SUPPLIED TEXT —
# # #

Several regions around the world saw a jump in COVID-19 cases due to the Omicron variant, though high vaccination rates and fewer hospitalizations lessened the blow. Of more immediate impact, smartphone vendors have been jettisoned by uncertainty over China’s COVID lockdowns, Russia’s invasion of Ukraine, and the rising threat of inflation.
“All this added to traditionally slow seasonal demand,” Peng said. “Vendors must equip themselves to respond quickly to emerging opportunities and risks while staying focused on their long-term strategic plans. The good news is that the painful component shortages might improve sooner than expected, which will certainly help relieve cost pressures.”
One key question is how the downturn in shipments might affect smartphone customers, especially businesses and other organizations.
“Most businesses and organizations may experience some delay in getting the devices they need, but their operations will not be severely impacted,” Canalys research analyst Runar Bjørhovde said. “Consumers will see much higher effects as the range of devices and number of vendors operating in this segment is higher than B2B. Although supply is still the main bottleneck for the smartphone market, demand has reduced to allow the existing supply to reach the end-users who need it the most.”

# # #

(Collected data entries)
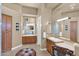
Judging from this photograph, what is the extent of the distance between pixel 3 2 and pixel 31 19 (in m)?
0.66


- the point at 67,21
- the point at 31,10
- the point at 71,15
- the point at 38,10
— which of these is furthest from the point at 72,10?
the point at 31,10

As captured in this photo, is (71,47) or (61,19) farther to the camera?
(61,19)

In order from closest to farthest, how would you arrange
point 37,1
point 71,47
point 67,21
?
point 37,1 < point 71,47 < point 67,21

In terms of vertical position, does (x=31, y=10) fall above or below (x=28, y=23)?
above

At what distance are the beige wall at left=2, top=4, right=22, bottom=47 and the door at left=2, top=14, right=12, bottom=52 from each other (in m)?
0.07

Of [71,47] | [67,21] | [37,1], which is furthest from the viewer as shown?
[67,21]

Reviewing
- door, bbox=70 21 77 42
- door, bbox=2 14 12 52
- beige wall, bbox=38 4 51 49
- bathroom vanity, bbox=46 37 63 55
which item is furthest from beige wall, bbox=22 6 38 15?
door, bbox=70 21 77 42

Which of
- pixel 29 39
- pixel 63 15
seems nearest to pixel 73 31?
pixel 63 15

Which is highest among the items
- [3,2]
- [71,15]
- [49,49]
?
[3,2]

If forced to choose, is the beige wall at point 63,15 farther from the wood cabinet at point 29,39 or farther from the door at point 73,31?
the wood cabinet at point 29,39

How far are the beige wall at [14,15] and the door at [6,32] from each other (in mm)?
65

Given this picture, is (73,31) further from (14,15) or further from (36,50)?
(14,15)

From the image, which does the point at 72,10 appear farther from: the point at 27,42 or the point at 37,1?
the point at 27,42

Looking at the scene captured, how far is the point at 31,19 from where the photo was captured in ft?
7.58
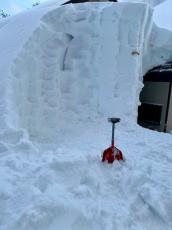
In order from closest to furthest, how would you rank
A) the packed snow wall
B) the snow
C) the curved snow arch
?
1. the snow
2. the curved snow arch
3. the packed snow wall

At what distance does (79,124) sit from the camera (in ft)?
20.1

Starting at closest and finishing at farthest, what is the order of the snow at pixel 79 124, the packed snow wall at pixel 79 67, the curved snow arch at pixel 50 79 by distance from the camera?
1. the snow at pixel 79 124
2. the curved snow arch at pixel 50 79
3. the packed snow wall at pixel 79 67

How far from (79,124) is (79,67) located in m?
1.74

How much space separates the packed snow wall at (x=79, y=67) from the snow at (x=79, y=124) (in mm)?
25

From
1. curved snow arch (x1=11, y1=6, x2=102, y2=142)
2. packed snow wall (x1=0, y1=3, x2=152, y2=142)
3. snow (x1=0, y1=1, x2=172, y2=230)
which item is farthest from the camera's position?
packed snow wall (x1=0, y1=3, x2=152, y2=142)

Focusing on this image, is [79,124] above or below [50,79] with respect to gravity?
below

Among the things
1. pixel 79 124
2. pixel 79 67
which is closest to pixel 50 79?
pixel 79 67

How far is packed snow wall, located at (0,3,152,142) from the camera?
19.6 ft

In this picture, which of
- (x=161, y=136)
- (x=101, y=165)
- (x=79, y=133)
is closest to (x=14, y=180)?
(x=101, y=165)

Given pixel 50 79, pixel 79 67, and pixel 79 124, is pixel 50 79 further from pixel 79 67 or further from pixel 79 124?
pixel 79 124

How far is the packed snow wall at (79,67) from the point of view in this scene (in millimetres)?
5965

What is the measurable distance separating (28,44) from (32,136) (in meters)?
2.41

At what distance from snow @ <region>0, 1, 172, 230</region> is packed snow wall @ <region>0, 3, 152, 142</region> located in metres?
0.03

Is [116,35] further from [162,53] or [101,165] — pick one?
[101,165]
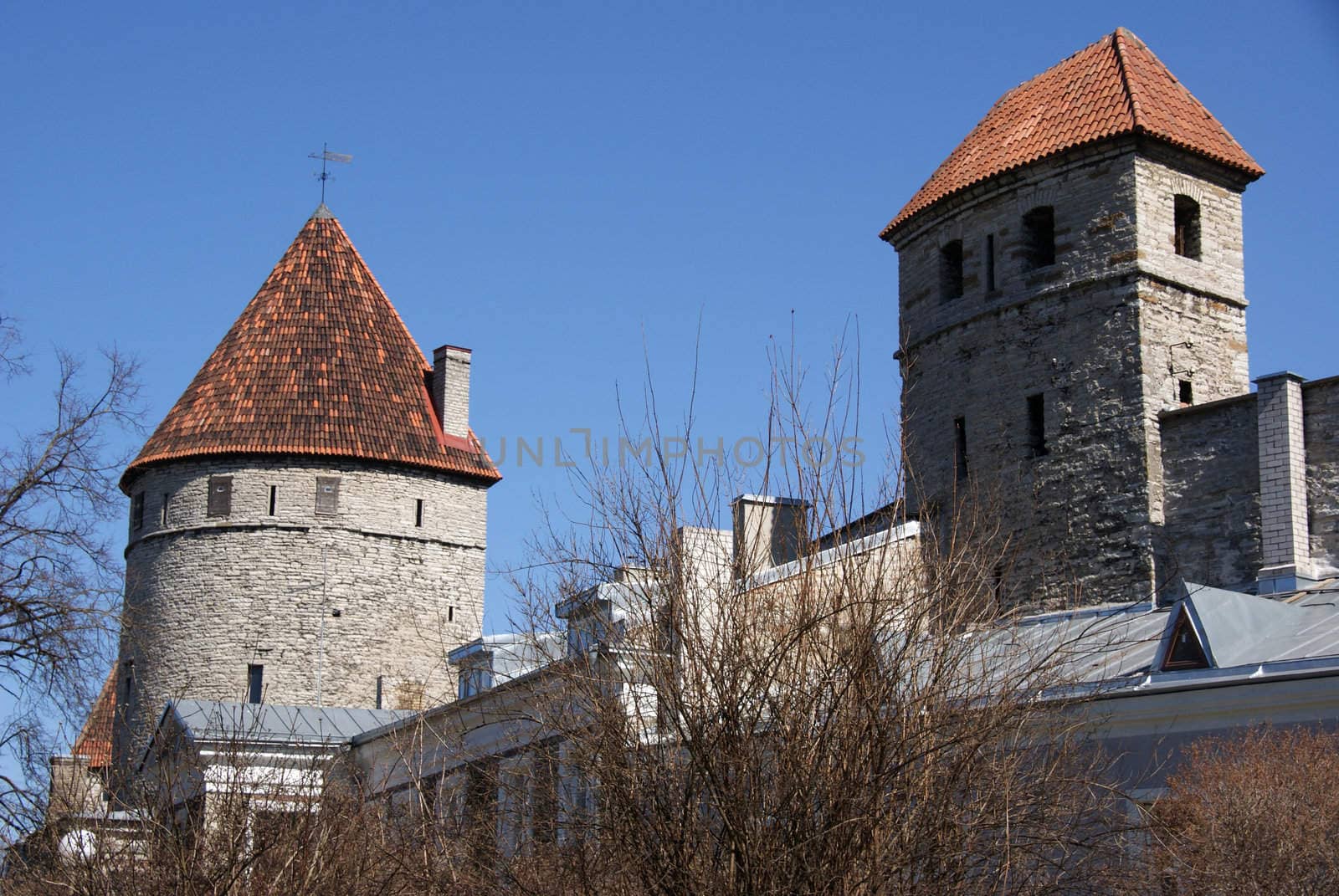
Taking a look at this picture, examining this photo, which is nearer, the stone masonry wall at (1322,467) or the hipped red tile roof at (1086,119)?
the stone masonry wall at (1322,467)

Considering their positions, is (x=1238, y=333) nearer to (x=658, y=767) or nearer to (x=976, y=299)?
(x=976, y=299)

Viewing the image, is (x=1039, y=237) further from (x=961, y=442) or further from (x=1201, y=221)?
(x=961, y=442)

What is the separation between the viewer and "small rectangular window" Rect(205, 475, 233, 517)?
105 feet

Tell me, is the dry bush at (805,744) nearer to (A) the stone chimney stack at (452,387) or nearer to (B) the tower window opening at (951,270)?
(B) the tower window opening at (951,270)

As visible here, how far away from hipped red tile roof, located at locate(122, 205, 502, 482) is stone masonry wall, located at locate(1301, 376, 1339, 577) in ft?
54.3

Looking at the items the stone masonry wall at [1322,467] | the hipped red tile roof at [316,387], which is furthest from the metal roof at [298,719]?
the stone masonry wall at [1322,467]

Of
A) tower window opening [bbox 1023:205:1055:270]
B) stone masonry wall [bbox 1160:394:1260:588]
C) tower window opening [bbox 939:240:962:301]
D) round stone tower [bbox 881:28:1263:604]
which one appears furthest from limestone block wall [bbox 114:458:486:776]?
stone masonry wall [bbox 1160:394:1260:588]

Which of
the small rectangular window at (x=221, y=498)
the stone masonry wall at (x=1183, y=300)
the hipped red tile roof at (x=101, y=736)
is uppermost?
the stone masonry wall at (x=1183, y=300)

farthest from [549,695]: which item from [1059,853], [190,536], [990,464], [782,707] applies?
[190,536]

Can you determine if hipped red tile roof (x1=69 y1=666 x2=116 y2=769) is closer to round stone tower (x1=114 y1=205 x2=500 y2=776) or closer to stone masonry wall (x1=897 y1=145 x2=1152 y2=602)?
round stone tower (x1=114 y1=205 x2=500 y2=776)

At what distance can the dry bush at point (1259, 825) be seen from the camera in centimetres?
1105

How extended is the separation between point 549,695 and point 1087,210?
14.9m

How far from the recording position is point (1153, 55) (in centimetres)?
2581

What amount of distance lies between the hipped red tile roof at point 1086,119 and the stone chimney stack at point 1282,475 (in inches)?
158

# # #

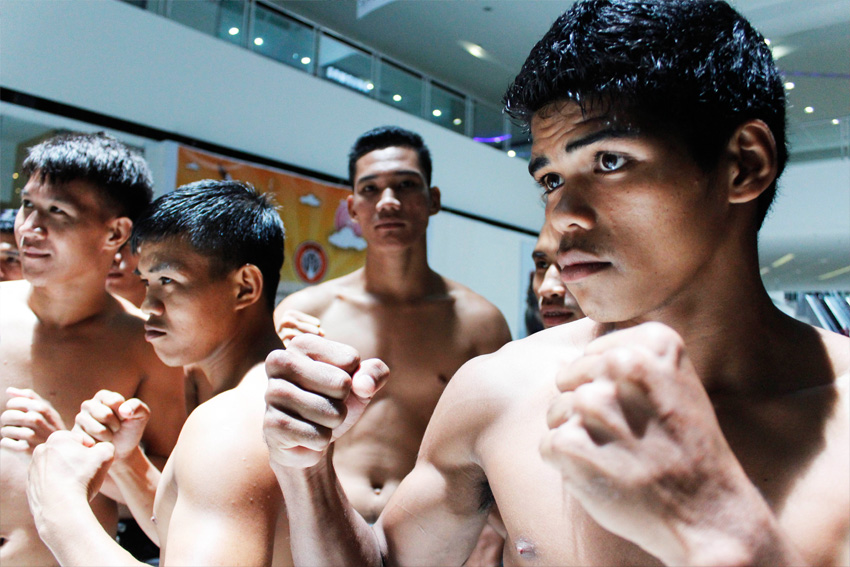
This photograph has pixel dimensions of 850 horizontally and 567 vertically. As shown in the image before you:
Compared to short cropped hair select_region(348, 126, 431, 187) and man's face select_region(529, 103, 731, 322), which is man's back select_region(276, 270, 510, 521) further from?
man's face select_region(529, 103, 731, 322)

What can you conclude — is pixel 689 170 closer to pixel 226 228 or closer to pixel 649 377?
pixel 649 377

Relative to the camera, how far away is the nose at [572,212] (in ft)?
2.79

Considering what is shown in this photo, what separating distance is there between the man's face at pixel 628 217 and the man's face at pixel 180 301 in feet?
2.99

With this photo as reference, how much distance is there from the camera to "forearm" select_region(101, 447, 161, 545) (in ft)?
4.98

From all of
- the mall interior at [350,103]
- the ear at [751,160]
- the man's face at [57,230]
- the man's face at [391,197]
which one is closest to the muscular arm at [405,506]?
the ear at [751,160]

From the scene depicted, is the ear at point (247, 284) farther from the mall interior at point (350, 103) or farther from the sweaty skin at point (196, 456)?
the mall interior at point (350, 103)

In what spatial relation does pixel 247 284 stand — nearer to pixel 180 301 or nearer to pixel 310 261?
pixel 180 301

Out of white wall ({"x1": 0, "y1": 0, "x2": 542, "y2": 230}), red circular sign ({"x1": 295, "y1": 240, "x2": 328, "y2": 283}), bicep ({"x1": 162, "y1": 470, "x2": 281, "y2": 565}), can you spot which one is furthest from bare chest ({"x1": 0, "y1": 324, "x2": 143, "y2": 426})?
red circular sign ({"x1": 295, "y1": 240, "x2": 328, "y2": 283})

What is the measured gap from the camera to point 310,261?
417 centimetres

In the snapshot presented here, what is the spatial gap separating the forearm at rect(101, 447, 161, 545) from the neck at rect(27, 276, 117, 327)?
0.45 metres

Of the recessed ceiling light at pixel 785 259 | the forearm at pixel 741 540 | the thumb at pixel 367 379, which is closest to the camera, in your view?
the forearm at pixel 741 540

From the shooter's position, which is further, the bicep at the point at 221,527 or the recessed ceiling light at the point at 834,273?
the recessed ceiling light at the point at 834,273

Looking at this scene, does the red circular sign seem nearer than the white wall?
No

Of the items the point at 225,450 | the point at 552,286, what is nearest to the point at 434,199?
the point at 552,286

# # #

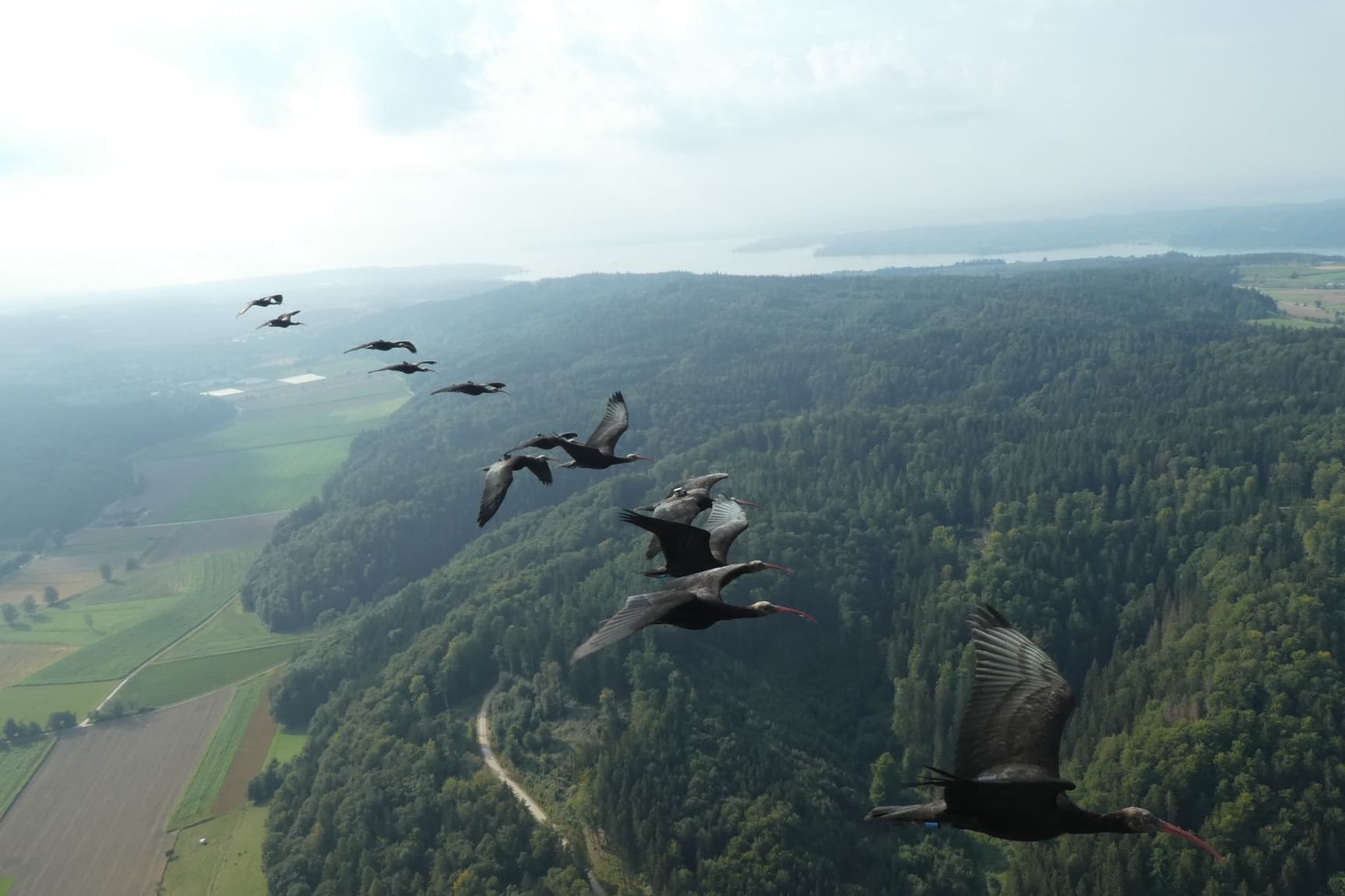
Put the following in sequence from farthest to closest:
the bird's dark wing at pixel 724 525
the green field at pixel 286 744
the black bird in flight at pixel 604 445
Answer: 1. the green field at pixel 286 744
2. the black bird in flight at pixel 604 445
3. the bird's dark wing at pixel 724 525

# # #

BRIEF A —
In the smartphone shipments text, repeat the passage from "Several regions around" to "and other organizations." word for word.
BRIEF B —
According to the smartphone shipments text, what sources of uncertainty have hit smartphone vendors? List each one.

WRITTEN SOLUTION A —
Several regions around the world saw a jump in COVID-19 cases due to the Omicron variant, though high vaccination rates and fewer hospitalizations lessened the blow. Of more immediate impact, smartphone vendors have been jettisoned by uncertainty over China’s COVID lockdowns, Russia’s invasion of Ukraine, and the rising threat of inflation.
“All this added to traditionally slow seasonal demand,” Peng said. “Vendors must equip themselves to respond quickly to emerging opportunities and risks while staying focused on their long-term strategic plans. The good news is that the painful component shortages might improve sooner than expected, which will certainly help relieve cost pressures.”
One key question is how the downturn in shipments might affect smartphone customers, especially businesses and other organizations.

WRITTEN SOLUTION B —
- China’s COVID lockdowns
- Russia’s invasion of Ukraine
- The rising threat of inflation